▶ _Reading text_:
········

Litvaks (Yiddish: ליטװאַקעס) or Lita'im (Hebrew: לִיטָאִים) are Jews with roots in the territory of the former Grand Duchy of Lithuania (covering present-day Lithuania, Belarus, Latvia, the northeastern Suwałki and Białystok regions of Poland, as well as adjacent areas of modern-day Russia and Ukraine). The term is sometimes used to cover all Haredi Jews who follow an Ashkenazi, non-Hasidic style of life and learning, whatever their ethnic background.[2] The area where Litvaks lived is referred to in Yiddish as ליטע Lite, hence the Hebrew term Lita'im (לִיטָאִים).[3]

No other Jew is more closely linked to a specifically Lithuanian city than the Vilna Gaon (in Yiddish, "the genius of Vilna"), Rabbi Elijah ben Solomon Zalman (1720–1797), to give his rarely used full name, helped make Vilna (modern-day Vilnius) a world center for Talmudic learning. Chaim Grade (1910–1982) was born in Vilna, the city about which he would write.

········

▶ _Written task_: In the passage on Litvaks, rewrite the part that begins at the words "No other Jew" and stops after "he would write.", replacing "world center" with "global hub".

▶ _Supplied material_:
········

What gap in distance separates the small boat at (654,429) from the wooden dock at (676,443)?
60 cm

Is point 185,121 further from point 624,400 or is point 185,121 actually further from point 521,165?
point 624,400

········

▶ _Completed exercise_:
No other Jew is more closely linked to a specifically Lithuanian city than the Vilna Gaon (in Yiddish, "the genius of Vilna"), Rabbi Elijah ben Solomon Zalman (1720–1797), to give his rarely used full name, helped make Vilna (modern-day Vilnius) a global hub for Talmudic learning. Chaim Grade (1910–1982) was born in Vilna, the city about which he would write.